# [YOUR GOAL]
Rewrite the lines from the one containing "From the photo provided, from" through the end of the records, replacing "farther" with "further" and leaving everything else unchanged.

# [STORED ROWS]
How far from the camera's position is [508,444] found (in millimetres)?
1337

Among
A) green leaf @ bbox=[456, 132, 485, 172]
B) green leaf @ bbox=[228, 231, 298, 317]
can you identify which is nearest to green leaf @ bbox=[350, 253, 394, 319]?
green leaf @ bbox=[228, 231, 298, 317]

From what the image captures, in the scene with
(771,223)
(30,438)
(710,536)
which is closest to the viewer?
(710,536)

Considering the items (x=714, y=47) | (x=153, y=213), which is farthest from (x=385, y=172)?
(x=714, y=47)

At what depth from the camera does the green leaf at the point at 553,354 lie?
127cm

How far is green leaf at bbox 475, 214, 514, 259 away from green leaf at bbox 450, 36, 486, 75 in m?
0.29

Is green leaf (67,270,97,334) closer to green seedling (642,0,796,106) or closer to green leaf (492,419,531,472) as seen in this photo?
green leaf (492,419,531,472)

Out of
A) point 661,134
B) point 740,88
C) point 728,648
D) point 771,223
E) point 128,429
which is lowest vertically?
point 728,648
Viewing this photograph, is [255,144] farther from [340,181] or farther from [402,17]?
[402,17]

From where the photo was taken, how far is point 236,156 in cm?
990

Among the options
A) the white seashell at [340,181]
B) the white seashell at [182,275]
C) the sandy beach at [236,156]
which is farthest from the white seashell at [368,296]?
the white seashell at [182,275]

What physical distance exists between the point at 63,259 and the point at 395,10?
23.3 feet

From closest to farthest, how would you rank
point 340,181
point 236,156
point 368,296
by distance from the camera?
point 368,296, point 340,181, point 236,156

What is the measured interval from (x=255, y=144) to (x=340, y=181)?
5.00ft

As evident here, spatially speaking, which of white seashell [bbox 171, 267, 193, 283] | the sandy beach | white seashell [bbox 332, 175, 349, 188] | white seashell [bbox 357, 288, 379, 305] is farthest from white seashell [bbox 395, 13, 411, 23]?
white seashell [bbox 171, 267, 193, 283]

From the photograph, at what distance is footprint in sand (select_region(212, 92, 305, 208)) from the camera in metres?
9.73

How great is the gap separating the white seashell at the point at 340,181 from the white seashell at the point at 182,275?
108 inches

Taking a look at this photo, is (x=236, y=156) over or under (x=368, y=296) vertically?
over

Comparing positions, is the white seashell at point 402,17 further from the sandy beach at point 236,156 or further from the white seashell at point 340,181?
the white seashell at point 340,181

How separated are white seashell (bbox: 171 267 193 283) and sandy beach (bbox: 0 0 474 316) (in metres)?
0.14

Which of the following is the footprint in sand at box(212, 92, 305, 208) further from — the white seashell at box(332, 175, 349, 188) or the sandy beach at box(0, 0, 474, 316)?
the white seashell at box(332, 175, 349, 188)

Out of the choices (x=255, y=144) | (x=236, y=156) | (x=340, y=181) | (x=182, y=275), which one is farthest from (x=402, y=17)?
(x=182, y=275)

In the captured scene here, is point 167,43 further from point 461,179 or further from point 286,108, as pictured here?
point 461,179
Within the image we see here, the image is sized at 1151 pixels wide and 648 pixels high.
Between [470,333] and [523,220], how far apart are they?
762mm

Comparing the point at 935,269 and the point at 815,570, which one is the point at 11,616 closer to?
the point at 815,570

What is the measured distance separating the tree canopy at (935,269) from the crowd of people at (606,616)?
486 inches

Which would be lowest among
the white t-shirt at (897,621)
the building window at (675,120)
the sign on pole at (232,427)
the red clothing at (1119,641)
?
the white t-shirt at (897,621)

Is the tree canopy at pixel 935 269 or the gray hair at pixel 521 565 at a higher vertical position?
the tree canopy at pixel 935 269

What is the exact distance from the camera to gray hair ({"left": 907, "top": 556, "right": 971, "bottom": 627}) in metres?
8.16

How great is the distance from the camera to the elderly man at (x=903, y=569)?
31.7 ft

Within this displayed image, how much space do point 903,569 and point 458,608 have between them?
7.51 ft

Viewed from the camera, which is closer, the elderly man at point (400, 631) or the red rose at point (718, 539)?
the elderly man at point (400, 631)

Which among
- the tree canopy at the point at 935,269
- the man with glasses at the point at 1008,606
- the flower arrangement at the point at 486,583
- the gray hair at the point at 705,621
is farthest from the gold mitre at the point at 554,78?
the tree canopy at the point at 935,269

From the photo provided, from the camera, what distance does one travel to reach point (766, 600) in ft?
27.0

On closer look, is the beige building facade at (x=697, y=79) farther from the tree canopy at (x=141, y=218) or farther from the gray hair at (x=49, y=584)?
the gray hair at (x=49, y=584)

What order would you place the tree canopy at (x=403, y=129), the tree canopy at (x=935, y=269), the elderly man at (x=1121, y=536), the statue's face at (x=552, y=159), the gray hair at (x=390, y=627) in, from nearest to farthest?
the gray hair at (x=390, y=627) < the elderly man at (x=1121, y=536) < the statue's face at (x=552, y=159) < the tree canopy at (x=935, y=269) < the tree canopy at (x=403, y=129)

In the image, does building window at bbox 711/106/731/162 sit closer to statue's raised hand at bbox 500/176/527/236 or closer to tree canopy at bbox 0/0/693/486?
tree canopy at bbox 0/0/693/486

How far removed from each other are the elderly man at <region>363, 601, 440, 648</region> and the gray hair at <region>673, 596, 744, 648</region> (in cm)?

# [TASK ANSWER]
From the photo provided, from the camera, what distance does one travel to reach point (766, 600) in ft?
27.0

On closer look, is the beige building facade at (x=697, y=79) further from the tree canopy at (x=141, y=218) or further from the gray hair at (x=49, y=584)?
the gray hair at (x=49, y=584)

What order would you place the tree canopy at (x=403, y=129), the tree canopy at (x=935, y=269), the elderly man at (x=1121, y=536), the statue's face at (x=552, y=159), the gray hair at (x=390, y=627) in, from nearest to farthest?
the gray hair at (x=390, y=627) < the elderly man at (x=1121, y=536) < the statue's face at (x=552, y=159) < the tree canopy at (x=935, y=269) < the tree canopy at (x=403, y=129)

In the image, does building window at bbox 711/106/731/162 sit closer to statue's raised hand at bbox 500/176/527/236 or closer to tree canopy at bbox 0/0/693/486?
tree canopy at bbox 0/0/693/486

How far removed from each other are the elderly man at <region>363, 601, 440, 648</region> and the gray hair at <region>673, 596, 744, 648</region> (in cm)?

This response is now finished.